Price Tag for Our LinkedIn Data Revealed
The data of 700 million LinkedIn users has gone up for sale. This is another such case, and the way the data was obtained and the price for the entire database should raise many eyebrows.
LinkedIn is unlikely to regard 2021 as a successful year. First, in April, the data of 500 million users of the service was put up for sale, which was reported by the largest media in the world, including CNN. Just two months later an offer was made to buy a package containing data from 700 million accounts, or 92% of LinkedIn's users. The price? A measly $5,000..
The package offered for sale contains a range of potentially sensitive data:
- Email address;
- Name;
- Telephone number;
- Residential address;
- Geolocation data;
- User login and profile address;
- Professional experience and education;
- Gender;
- Usernames of connected social media users.
As LinkedIn points out in an official statement, no private user data was stolen and there was no security breach. So how did such detailed information end up in the hands of hackers? Well, they were publicly available and it was the users themselves who published them.
RestorePrivacy conducted an investigation and found that the hackers scraped the data from LinkedIn using its API, which is a legitimate channel for communication with external apps or plugins on the websites. The data obtained in this way was expanded with information from other sources. The authors from RestorePrivacy contacted the seller and found out the price for the chole package, amounting to $5000.

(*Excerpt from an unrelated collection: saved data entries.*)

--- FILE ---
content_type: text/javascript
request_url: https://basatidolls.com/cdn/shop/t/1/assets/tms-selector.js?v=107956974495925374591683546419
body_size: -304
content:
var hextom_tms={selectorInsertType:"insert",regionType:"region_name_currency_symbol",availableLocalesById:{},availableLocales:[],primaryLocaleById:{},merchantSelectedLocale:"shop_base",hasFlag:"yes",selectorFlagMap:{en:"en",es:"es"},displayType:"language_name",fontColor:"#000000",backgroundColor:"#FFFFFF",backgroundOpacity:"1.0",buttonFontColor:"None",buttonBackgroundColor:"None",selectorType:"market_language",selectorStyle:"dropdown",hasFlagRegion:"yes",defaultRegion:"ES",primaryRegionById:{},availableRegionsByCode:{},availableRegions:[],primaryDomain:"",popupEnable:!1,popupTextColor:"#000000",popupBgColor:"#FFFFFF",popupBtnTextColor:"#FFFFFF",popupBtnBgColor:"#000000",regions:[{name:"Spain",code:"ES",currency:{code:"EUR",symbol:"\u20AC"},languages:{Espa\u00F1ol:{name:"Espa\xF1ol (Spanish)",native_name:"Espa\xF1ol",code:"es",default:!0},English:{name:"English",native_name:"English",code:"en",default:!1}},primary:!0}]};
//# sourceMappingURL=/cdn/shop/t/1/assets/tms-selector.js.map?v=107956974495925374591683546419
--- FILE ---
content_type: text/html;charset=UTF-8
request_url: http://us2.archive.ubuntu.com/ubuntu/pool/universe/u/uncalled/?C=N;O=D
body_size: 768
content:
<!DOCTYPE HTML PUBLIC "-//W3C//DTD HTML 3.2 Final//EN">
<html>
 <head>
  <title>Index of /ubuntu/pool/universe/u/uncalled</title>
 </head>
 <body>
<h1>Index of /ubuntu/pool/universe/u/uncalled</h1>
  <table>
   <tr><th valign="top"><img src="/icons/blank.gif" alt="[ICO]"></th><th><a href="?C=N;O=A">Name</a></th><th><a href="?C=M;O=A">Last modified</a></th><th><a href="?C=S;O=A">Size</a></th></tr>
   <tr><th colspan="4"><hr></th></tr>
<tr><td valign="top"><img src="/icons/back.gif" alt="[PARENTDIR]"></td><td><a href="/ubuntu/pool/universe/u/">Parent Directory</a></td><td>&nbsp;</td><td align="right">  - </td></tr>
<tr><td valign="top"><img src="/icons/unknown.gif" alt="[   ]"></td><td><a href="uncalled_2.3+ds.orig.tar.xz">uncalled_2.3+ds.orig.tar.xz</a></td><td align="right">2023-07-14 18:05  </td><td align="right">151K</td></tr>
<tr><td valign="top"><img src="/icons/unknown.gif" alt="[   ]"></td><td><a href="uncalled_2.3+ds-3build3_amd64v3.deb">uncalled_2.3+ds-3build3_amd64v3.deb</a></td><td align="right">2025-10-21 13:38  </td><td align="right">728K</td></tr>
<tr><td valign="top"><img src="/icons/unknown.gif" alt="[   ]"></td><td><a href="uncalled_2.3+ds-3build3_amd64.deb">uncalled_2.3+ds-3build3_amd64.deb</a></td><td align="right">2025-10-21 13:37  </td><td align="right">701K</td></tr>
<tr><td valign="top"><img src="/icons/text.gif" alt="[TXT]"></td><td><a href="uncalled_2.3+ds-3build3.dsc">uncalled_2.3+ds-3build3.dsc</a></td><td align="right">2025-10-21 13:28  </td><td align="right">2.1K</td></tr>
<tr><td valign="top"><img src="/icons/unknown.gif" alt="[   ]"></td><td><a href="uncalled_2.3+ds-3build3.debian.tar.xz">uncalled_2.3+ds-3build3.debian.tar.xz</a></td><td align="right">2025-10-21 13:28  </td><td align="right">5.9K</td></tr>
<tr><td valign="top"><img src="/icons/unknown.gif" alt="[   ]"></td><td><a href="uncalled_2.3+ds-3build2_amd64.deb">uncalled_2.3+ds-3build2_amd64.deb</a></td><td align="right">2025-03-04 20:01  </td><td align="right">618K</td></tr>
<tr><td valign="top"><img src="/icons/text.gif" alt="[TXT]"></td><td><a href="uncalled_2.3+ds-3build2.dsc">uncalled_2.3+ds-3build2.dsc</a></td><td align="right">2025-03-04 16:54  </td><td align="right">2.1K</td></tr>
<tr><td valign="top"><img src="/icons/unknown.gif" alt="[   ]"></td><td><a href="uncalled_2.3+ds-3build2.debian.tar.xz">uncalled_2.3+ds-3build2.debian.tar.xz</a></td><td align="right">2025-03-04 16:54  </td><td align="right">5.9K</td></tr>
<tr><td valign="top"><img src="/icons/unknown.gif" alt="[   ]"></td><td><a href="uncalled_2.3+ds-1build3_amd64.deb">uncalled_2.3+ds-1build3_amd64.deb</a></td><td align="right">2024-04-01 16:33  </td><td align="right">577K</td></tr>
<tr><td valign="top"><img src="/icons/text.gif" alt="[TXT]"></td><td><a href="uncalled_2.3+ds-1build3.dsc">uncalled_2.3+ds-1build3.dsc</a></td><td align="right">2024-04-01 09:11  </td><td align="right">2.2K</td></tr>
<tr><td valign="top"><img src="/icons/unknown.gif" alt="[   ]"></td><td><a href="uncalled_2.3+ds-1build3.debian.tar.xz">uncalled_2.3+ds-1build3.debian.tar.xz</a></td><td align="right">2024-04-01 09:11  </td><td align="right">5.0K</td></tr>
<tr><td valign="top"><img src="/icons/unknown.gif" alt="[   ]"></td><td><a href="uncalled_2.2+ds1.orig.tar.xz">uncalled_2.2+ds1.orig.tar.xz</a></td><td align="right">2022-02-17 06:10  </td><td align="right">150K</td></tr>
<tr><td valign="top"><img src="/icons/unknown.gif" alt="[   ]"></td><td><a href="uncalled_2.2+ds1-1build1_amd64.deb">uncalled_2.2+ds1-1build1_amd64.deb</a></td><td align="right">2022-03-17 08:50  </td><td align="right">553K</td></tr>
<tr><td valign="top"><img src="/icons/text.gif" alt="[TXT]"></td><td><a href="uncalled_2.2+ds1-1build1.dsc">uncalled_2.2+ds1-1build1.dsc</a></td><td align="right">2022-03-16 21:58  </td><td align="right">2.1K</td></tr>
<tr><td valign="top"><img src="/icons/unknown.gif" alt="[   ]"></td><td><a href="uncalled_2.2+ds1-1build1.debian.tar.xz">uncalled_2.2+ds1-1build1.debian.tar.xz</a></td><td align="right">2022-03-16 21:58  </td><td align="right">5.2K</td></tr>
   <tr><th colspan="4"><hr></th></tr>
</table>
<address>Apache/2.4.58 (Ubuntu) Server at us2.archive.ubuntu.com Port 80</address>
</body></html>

$5000 for such a gigantic database may seem surprisingly low. However, it does not differ significantly from the market reality - according to CyberNews the April database with 500 million accounts was offered for sale for 7000 dollars. From a hacker's perspective, a single user means little, and the increasing capabilities of hardware and the speed of Internet connections make huge databases, analyzed and used in an automated way, increasingly popular.
Web scraping - what is it?
Web scraping is simply collecting publicly available data in an automated manner, e.g. names and email addresses of university employees or article titles on news portals. The more uniformly the data is presented (e.g. according to a strictly followed template), the "cleaner" the database, requiring less effort in organising the information.
Web scraping is often frowned upon because the data is usually used for ethically dubious or outright illegal activities. The simplest example of harmful activity is scraping email addresses, building a huge contact database and then sending spam (or rather selling the database to interested parties, as in the case of LinkedIn data).